Dans une décision du 15 juin 2023[1], la CNIL a prononcé une sanction de 40 millions d’euros à l’encontre de la société Criteo pour ne pas avoir obtenu le consentement des destinataires de de ses publicités ciblées.
La société Criteo est spécialisée dans la publicité en ligne et plus particulièrement dans le « reciblage publicitaire ». A cette fin la société Criteo suit les habitudes de navigation des internautes pour leur afficher des publicités personnalisées, au moyen de cookies déposés dans les terminaux des internautes.
Suite à deux plaintes d’associations à l’encontre de Criteo déposées fin 2018, la CNIL a ouvert une instruction et a mené plusieurs contrôles en ligne, sur place et interrogations auprès de la société Criteo et ses partenaires afin de vérifier le respect de la Loi Informatique et Libertés et du Règlement européen relatif à la protection des données (dit “RGPD”).
A l’issue de cette phase d’instruction, la CNIL a relevé plusieurs manquements à la règlementation applicable, à savoir :
- La société Criteo n’est pas en mesure d’apporter la preuve du consentement des internautes qui ont été concernées par les publicités ciblées de la société. En l’espèce des cookies Criteo étaient déposés sur les terminaux des internautes par plusieurs partenaires de la société Criteo sans le consentement des internautes. Or, la CNIL a considéré que la société Criteo avait pour obligation de vérifier auprès de ses partenaires le recueil du consentement des internautes, et en obtenir la preuve. En effet, la société Criteo n’avait mis en place aucune mesure lui permettant de s’assurer que ses partenaires recueillaient valablement le consentement des internautes dont elle traite ensuite les données. De même, les contrats passés avec ses partenaires ne contenaient aucune clause les obligeant à fournir la preuve du consentement des internautes et la société Criteo n’avait envisagé aucun audit de ses partenaires.
- La société Criteo a manqué à ses obligations d’information et de transparence. En l’espèce la politique de confidentialité de la société Criteo était incomplète et pas suffisamment claire et précise, notamment s’agissant des finalités. De sorte que, selon la CNIL, les internautes ne pouvaient comprendre aisément les objectifs des traitements de données réalisés par la société Criteo.
- La société Criteo a en outre manqué au respect du droit d’accès des internautes. La CNIL a relevé, à travers ses contrôles, que la société Criteo ne fournissait pas la totalité des données personnelles qu’elle détenait aux personnes qui souhaitaient exercer leur droit d’accès, mais surtout les extraits de ses bases de données n’étaient accompagnés d’aucune explication ni information pour comprendre leur contenu.
- La société Criteo ne respectait pas également le droit de retrait du consentement et d’effacement des données des internautes.
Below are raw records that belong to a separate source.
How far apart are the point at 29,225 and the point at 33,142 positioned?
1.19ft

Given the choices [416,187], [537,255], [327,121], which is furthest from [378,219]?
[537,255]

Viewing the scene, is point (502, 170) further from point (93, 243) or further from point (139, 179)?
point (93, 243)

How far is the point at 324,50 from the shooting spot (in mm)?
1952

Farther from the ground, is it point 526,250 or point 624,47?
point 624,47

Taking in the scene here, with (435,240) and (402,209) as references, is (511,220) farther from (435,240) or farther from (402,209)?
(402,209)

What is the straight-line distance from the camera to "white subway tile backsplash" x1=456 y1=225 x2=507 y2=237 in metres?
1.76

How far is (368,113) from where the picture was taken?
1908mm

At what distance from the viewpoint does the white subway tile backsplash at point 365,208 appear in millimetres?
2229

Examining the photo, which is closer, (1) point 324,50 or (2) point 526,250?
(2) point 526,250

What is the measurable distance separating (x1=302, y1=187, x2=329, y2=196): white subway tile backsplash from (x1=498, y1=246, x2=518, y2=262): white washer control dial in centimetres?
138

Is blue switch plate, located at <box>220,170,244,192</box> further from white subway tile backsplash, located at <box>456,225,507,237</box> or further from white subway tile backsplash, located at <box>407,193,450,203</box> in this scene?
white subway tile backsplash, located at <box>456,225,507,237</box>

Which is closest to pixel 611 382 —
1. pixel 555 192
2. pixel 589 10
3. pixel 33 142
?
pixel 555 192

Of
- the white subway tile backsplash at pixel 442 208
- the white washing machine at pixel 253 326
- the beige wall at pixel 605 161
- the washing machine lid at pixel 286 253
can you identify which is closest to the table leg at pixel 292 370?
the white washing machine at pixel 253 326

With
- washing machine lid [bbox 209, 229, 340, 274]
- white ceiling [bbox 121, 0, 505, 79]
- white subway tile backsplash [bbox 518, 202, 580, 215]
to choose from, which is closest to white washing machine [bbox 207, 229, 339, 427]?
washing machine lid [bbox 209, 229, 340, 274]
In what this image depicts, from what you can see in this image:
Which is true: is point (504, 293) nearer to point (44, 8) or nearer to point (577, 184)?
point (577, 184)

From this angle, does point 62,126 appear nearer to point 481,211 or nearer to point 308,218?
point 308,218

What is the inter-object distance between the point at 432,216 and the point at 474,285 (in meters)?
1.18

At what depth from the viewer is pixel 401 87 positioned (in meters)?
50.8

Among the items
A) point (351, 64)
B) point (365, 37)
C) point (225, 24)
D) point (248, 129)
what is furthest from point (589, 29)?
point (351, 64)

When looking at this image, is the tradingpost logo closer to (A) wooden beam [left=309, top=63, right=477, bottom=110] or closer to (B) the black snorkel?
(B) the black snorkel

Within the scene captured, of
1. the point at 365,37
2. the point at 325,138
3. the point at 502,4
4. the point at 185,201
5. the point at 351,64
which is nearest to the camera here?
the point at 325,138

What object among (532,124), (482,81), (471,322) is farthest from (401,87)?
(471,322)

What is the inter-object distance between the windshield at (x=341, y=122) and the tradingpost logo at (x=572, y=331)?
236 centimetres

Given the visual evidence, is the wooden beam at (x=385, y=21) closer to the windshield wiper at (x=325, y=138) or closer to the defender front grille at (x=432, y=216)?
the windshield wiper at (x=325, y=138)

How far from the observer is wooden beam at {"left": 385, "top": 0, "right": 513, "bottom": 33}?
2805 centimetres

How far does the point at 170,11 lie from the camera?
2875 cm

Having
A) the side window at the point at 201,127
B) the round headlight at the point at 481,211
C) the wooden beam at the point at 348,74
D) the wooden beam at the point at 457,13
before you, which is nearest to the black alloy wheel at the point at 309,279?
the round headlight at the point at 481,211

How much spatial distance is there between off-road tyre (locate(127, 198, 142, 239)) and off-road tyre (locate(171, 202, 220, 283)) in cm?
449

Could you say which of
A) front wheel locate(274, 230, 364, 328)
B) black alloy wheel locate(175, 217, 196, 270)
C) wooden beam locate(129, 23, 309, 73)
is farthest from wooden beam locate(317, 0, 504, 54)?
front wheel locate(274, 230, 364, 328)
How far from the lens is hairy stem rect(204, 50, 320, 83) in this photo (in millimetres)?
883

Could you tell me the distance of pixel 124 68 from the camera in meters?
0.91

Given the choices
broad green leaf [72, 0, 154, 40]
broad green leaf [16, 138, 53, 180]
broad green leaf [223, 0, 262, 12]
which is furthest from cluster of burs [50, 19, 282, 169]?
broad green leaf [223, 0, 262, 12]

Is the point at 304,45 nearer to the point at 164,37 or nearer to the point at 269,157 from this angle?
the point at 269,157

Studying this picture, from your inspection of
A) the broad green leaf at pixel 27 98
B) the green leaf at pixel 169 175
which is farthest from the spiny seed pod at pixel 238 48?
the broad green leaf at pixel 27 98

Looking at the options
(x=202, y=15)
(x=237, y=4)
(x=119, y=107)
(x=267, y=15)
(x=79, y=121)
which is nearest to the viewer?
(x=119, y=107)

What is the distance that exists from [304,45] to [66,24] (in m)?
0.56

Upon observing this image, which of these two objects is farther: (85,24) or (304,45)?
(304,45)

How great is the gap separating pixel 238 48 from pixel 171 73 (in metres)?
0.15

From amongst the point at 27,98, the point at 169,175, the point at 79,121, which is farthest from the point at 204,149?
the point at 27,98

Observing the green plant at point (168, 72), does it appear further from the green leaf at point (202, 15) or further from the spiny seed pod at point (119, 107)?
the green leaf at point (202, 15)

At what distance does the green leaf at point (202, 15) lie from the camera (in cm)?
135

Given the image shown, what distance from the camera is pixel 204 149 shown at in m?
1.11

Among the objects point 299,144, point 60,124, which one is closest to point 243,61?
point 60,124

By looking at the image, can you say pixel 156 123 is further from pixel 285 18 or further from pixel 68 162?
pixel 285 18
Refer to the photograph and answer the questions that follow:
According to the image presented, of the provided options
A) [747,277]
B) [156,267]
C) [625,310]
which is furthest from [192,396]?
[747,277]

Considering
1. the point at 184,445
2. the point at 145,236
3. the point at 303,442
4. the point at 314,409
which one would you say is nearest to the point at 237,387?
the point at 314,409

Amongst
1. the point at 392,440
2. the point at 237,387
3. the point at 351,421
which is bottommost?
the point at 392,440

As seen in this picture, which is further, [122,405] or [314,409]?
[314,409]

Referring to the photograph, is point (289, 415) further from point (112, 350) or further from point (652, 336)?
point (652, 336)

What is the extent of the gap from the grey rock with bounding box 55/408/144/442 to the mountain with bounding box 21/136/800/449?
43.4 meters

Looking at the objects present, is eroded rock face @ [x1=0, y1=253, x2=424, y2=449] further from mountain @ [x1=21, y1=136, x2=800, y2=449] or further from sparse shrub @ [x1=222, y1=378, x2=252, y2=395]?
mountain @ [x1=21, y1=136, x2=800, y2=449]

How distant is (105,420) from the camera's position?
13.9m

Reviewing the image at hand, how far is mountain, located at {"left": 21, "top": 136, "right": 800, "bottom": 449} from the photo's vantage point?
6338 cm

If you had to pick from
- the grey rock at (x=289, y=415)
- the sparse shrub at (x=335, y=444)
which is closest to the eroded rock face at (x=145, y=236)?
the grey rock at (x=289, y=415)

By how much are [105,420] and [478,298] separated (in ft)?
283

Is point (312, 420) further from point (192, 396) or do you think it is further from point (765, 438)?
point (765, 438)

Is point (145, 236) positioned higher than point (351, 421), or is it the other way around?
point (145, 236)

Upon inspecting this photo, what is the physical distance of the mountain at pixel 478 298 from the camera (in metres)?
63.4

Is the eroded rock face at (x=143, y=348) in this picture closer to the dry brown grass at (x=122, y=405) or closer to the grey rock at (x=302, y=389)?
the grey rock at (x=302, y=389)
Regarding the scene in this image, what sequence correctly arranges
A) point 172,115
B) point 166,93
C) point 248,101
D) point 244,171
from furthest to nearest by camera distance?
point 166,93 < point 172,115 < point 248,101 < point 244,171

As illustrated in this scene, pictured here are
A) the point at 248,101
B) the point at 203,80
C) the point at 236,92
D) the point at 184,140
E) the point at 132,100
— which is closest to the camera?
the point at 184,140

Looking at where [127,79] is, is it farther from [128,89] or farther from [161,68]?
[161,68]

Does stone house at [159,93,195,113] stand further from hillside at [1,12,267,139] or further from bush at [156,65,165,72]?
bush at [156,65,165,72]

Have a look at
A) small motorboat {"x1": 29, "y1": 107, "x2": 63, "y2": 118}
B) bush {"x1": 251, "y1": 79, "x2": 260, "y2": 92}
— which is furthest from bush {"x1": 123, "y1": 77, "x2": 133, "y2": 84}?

En effet, elle ne procédait à aucun effacement des données de navigation ou d’identification, seul l’affichage de publicité ciblée était arrêté en cas de demande des internautes.
- Enfin, la société Criteo a manqué à son obligation de prévoir un accord entre responsables conjoints. A cet égard les contrats passés entre la société Criteo et ses partenaires ne prévoyaient pas les stipulations et obligations respectives des parties, en leur qualité de responsables conjoints, qui sont imposées par le RGPD.
Pour l’ensemble de ces manquements, la société Criteo a été condamnée à une amende de 40 millions d’euro. Ce montant tient compte du nombre très important de personnes concernées et de la grande quantité de données collectées relatives aux habitudes de consommation des internautes.
La société Criteo a d’ores et déjà pris acte de cette décision en mettant à jour notamment sa politique de confidentialité et ses contrats avec ses partenaires.